Both scale and depth of field are essential in establishing the primary spatial model in iPhone. The app to home transition described above has been gradually improved, but has remained fairly consistent since iOS 7. It provides a clear sense of your position in relation to a single app and to the grid of apps on the home screen.

Depth of an App

What’s been less clear, though, is how “deep” any given app is meant to be. That is, until last year’s iOS 13 update, which introduced a new pattern across the system: modal views that appear on top of primary views push the primary views slightly into the background — further away and slightly dimmed, but still within the depth of field.

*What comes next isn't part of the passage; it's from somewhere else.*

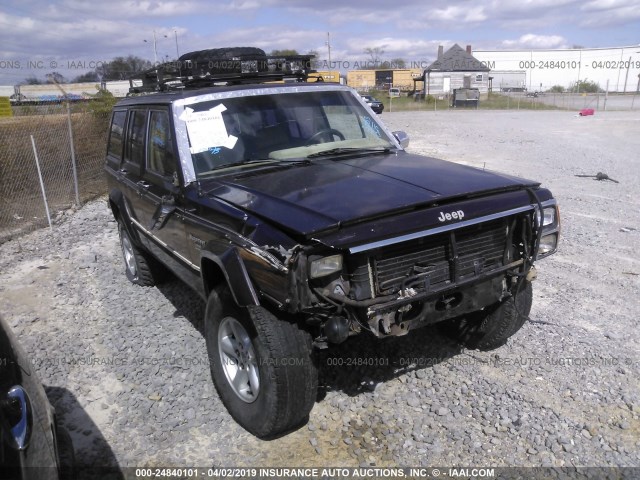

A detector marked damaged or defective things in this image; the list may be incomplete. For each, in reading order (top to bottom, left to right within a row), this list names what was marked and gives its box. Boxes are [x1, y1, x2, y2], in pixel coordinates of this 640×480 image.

Music and several other native apps used this pattern for a few years, but iOS 13 saw its system-wide adoption on share sheets and activity views. We’ll likely see further expansion of this pattern in future OS updates, and it certainly gives interface designers and engineers an opportunity to think more clearly about depth, space, and motion in today’s interfaces.


Tools and technology, by definition, expand our human capacity and influence our sensory perception; we are always co-evolving with the tools we create. Modern technology, like iPhone, has profoundly changed the way we live and make sense of the world. Traditionally, designers consider certain physical affordances as being inherently intuitive, but this view seems increasingly limited. That is, it’s not just that we’re continually moving towards a more perfect form of anything we design. It’s that the things we design can reshape our perception of what’s possible, useful, and desirable. Therefore, the form and experience of an interface is not only a design or technical challenge, but also a cultural one.